SUSAN L. TROLLINGER. Selling the Amish: The Tourism of Nostalgia. Baltimore: John Hopkins University Press, 2012. Pp 193. $US 50.
For many years, one of the many shops along Lincoln Highway as it cuts across Lancaster County, Pennsylvania, proudly declared its wares: “Not Just Stuff, Amish Stuff!” Trollinger promises us much the same in Selling the Amish: The Tourism of Nostalgia. Much like the tourist finds mass-produced baubles in the “authentic Amish” store, we find a book that just as easily could have been labeled “Selling America” but with the marketing power of the Amish.
Trollinger takes as her methodology an examination of visual rhetoric across three settings, all in Ohio Amish country: Walnut Creek, Berlin, and Sugarcreek. Looking at architecture, signage, and goods for sale, Selling the Amish seeks to untangle why tourists are drawn to Amish communities through what they consume and the sights they take in, consciously or not. Considering the appeal of the visual rhetoric of these towns is important because, despite the historic dismissal of tourists by the likes of John Hostetler, “Amish Country tourism creates a lot of meaning and . . . the meaning it generates matters to visitors” (xix).
Walnut Creek, with its Victorian styling, is read as a fairyland hearkening back to an imagined era when time was plentiful and gender roles were clear, with the Amish proving that even in the twenty-first century this goal is still reachable. Berlin is a frontier town in the pattern of Frederick Jackson Turner with a sub theme of 1950s Americana. For Trollinger, the town themes are commentary on technology and its place in society, with the Amish pointing to a lifestyle still free of technological shackles. The final case study is Sugarcreek, the pseudo-Swiss village planted in Ohio, home of the Ohio Swiss Festival. Sugarcreek serves as the grounds for a discussion on ethnicity and performance, comparing the Amish to those locals who don Swiss regalia for the business-sponsored festival.
When considering Trollinger’s analysis in Selling the Amish, two criticisms are in order: first, the problematic assumption of the uniformity of Amish tourism across settlements, and secondly, the failure to differentiate within the tourist population.

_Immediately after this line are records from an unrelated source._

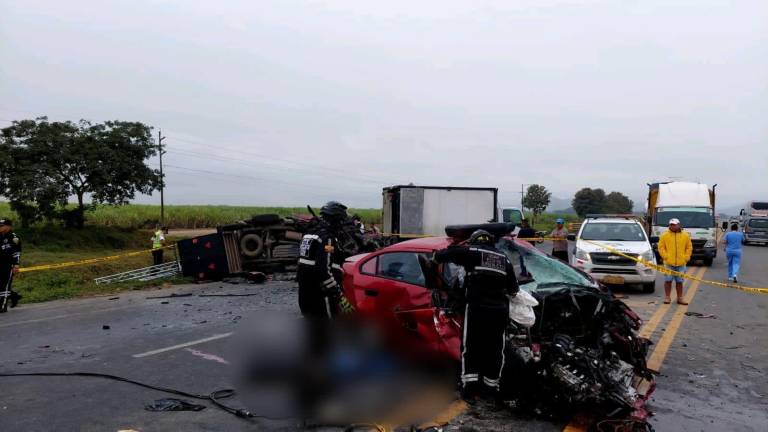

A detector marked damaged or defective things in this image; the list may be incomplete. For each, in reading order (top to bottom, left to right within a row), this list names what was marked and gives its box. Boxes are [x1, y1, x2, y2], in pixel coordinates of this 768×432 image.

wrecked red car [342, 228, 656, 430]
shattered windshield [496, 238, 596, 292]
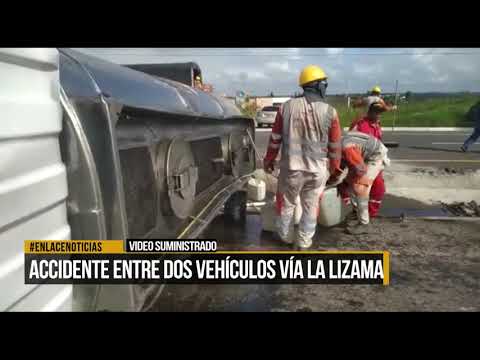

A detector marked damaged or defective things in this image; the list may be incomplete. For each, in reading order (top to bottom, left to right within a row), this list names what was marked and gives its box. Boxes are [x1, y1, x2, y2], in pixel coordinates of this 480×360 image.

overturned truck [59, 48, 255, 242]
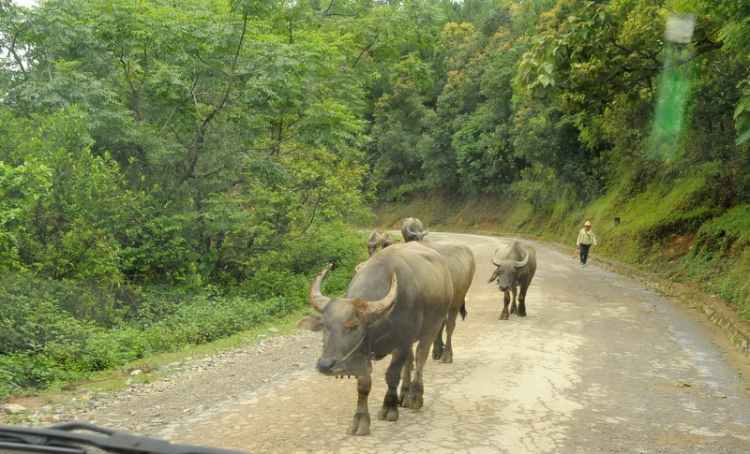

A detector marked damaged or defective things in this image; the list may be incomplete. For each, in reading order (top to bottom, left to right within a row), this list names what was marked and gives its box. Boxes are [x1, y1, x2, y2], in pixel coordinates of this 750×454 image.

road surface cracks [81, 232, 750, 452]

While Trollinger does acknowledge Amish settlements outside of Ohio, she chooses to limit her in-depth case studies to central Ohio, instead of including Indiana and Pennsylvania, because “what Amish Country tourism offers is quite similar” regardless of which settlement is considered (xix). When describing how the visitors to Ohio Amish country are largely white middle-class Americans, she also notes, “My observations in the Lancaster and Elkhart-Lagrange settlements suggest that tourists to those areas also tend to come from nearby states and counties” (29). However, in Pennsylvania the tourist industry and the visitors are quite different from those Trollinger describes in Ohio.
For example, small villages in Lancaster, such as Bird-in-Hand or Intercourse, clearly take the Amish as the primary selling point, rather than supporting an imagined past. But Lancaster Amish tourism is divided into less discrete parts, taking in whole swaths of the county. This could be either because of Lancaster’s position as the original Amish tourist location—creating more tourist build-up–or simply emblematic of East Coast development.

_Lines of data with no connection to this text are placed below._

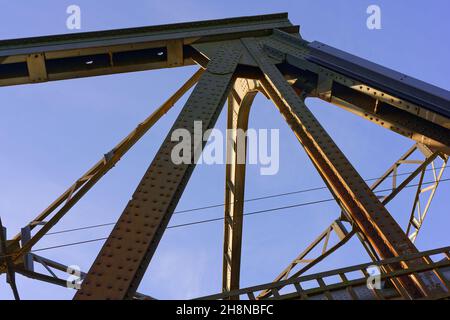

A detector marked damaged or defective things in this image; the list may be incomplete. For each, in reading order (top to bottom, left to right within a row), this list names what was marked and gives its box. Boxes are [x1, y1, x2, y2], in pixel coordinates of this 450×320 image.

rusty metal beam [74, 43, 243, 300]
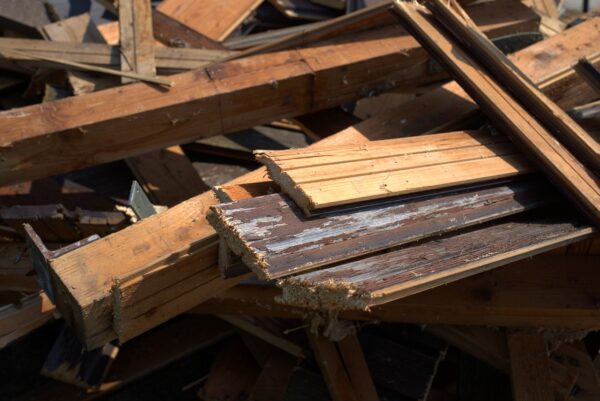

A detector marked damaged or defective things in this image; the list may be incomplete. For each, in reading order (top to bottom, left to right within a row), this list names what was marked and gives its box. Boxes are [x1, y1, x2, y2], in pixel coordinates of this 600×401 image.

splintered wood beam [118, 0, 156, 83]
splintered wood beam [156, 0, 262, 41]
splintered wood beam [0, 1, 540, 187]
splintered wood beam [394, 2, 600, 225]
splintered wood beam [426, 0, 600, 171]
splintered wood beam [209, 177, 552, 280]
broken wood edge [276, 225, 596, 310]
splintered wood beam [280, 214, 596, 308]
splintered wood beam [508, 332, 556, 400]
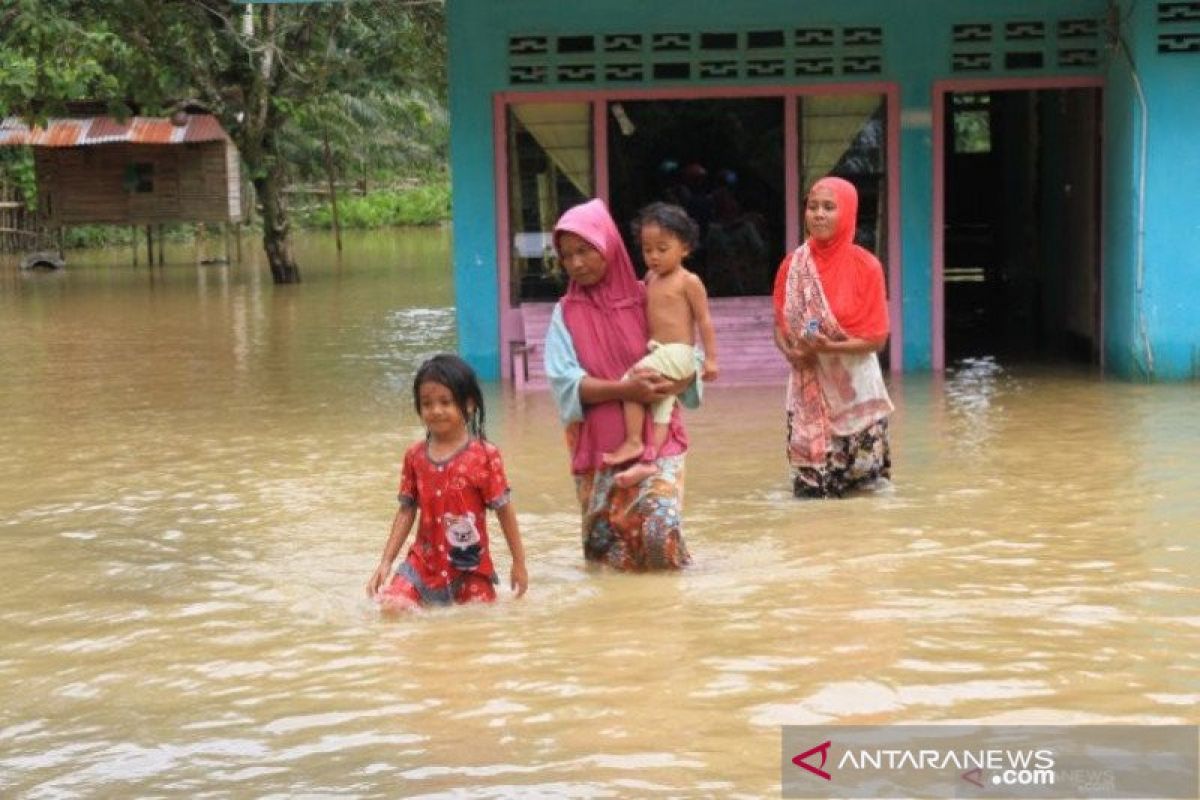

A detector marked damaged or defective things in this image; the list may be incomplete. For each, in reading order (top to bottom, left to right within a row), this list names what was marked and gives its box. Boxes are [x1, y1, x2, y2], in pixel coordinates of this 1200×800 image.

More importantly, the visitors flocking to Lancaster County are a much more diverse group than the ones Trollinger observes in Ohio. In July 2016, a quarter of those going on guided car tours with the Mennonite Information Center were international, from countries including France, Canada, and Australia. Furthermore, Jeff Landis, the director of the information center, notes that many people who come through live in the United States, but are ethnically diverse. This is significant because the rhetoric that Trollinger so carefully analyzes in Selling the Amish holds value only to the extent that the consumers work from the same imagined communal past. While Trollinger’s main point, that Amish tourism is important because it holds meaning for tourists is still true, her examination of what that meaning is breaks down outside of the Ohio context she considers.

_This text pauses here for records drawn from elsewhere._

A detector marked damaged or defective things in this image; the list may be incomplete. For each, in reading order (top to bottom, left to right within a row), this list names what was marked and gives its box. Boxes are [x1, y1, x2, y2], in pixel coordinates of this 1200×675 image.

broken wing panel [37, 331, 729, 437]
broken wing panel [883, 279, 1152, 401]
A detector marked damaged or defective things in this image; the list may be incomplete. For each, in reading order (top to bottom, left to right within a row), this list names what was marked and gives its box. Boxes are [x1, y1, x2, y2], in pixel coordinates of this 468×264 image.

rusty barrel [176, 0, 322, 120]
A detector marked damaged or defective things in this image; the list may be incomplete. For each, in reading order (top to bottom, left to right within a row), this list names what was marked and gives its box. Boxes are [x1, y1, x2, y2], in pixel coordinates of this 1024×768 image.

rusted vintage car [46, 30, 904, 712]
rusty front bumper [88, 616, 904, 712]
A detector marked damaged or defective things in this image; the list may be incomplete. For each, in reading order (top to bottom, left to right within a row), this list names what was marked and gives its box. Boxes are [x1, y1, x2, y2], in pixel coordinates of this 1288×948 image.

Secondly, Trollinger is limited in the analysis she can do on why people visit Amish country because she does not distinguish between tourists in general and Amish-interested tourists. In Lancaster, the tourist spectrum ranges from people who take a guided car tour with the Mennonite Information Center to visit specific Amish businesses and learn intimately about the Amish, to folk who get on a bus to see the newest show at Sight and Sound theatre (the single largest tourist site in Lancaster County), eat a meal at Shady Maple Smorgasbord, and then return home. One group is drawn by the Amish and has one set of motivations; the other is drawn by the ancillary industries developed after Amish tourism started and created a traffic flow. Surely, where one is on this spectrum influences the activities one does and thereby the meanings gained from a visit to Amish Country.
Selling the Amish is bookended by the response of a group of New Order Amish to tourism: “I was surprised to hear these Amish men talk about the important opportunity tourism provides for sharing their Christian witness through their visibly different common life and daily practices” (xiv). Surely, when she considers whether visitors are influenced by this witness, the discussion could be more nuanced by placing visitors on a spectrum considering the focus of their interests.